Assessing the levels of microsatellite allelic dropout in museum
specimens using high-throughput sequencing and genotyping by synthesis.
Abstract
The use of museum specimens held in natural history repositories for
population and conservation genetic research is increasing in tandem
with the use of next generation sequencing technologies. Short Tandem
Repeats (STRs), or microsatellite loci, are commonly used genetic
markers in population and conservation genetic studies. However, they
traditionally suffered from a host of issues: fragment size homology,
high costs, and low throughput as a result of capillary electrophoresis
genotyping and difficulty in reproducibility across laboratories. Next
generation sequencing technologies can address these problems, but the
incorporation of DNA derived from museum specimens suffers from
significant fragmentation and contamination with exogenous DNA.

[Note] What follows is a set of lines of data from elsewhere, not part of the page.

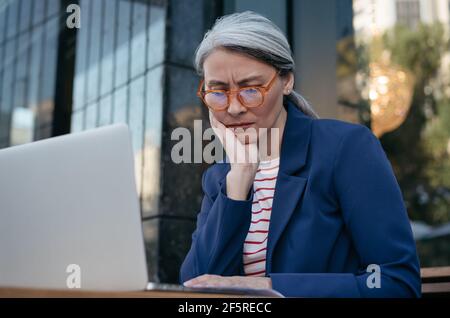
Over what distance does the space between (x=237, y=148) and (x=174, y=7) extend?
1.48 metres

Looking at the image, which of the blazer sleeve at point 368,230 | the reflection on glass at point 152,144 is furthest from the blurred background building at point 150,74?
the blazer sleeve at point 368,230

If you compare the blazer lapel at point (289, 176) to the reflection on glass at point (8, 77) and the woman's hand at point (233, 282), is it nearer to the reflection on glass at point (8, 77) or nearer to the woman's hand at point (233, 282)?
the woman's hand at point (233, 282)

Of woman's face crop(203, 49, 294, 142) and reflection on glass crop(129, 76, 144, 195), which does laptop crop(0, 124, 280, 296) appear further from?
reflection on glass crop(129, 76, 144, 195)

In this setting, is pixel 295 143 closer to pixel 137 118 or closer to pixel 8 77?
pixel 137 118

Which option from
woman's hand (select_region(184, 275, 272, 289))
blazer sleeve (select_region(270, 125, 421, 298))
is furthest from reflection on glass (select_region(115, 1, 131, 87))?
woman's hand (select_region(184, 275, 272, 289))

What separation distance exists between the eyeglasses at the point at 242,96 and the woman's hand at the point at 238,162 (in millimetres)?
82

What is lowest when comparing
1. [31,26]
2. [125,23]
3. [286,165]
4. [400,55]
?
[286,165]

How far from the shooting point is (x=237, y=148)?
66.4 inches

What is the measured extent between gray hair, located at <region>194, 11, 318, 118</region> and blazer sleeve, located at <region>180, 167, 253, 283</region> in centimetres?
44

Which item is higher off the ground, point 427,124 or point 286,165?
point 427,124

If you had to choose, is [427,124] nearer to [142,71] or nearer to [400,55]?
[400,55]

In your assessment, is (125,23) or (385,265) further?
(125,23)
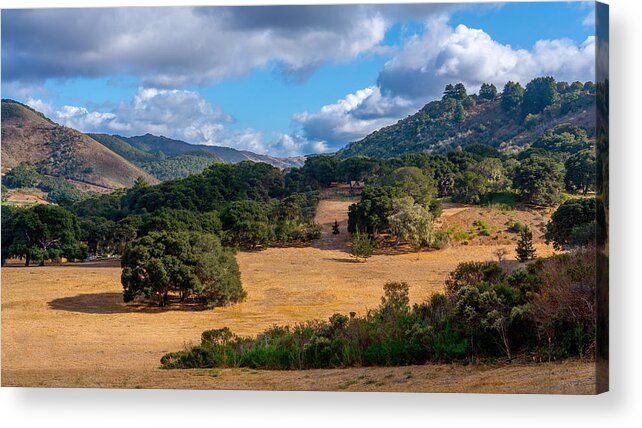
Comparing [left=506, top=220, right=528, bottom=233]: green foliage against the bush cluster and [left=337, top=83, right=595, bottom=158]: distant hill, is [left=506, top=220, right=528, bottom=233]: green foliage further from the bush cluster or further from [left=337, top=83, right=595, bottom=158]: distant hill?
[left=337, top=83, right=595, bottom=158]: distant hill

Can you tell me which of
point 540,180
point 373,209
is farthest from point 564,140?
point 373,209

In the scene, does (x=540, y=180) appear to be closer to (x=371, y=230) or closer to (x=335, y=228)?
(x=371, y=230)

Combatting these issues requires extra measures of stringency in the lab
and during data analysis, yet there have not been any studies evaluating
microsatellite allelic dropout from museum specimen extracted DNA. In
this study, we explore a high throughput sequencing method to evaluate
the amount of variation found within museum specimen DNA extracts for
previously characterized microsatellites across PCR replicates. We found
it useful to classify samples based on quality after replicated PCRs,
which determined the rate by which genotypes were accurately recovered.

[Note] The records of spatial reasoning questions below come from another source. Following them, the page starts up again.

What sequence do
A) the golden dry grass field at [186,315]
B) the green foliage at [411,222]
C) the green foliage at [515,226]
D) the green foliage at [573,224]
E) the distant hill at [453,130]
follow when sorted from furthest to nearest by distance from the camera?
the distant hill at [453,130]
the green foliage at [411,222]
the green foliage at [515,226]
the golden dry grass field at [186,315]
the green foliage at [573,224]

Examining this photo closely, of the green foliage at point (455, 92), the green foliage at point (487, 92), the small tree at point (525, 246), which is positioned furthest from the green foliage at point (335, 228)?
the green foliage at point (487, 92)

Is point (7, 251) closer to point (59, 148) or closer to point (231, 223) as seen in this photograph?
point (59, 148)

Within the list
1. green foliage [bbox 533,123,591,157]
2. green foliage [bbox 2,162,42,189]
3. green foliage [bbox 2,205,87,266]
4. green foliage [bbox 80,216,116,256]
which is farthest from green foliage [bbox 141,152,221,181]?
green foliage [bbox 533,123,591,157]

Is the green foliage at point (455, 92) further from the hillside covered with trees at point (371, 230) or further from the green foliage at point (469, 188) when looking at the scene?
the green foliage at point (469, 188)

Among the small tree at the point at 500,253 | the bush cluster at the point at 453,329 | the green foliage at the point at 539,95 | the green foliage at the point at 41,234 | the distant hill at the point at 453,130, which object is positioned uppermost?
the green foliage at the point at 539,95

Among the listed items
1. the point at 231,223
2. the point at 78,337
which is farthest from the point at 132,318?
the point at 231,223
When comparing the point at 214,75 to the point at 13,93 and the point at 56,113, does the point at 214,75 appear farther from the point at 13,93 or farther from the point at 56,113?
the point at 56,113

We also found that longer microsatellites performed worse in all museum
specimens, so when designing a study invoking museum specimens, short
markers (under 250 bp) should be preferentially selected. Allelic
dropout rates across loci were dependent on sample quality. The high
quality museum specimens performed as well, and recovered nearly as high
quality metrics as our tissue sample. Mitochondrial DNA sequences were
not predictive of nuclear DNA presence, as all samples recovered
cytochrome b fragments yet many lacked microsatellite genotypes,
particularly in samples deemed low quality. Based on our results, we
have provided a set of best practices for screening, quality assurance,
and incorporation of reliable genotypes from museum specimens.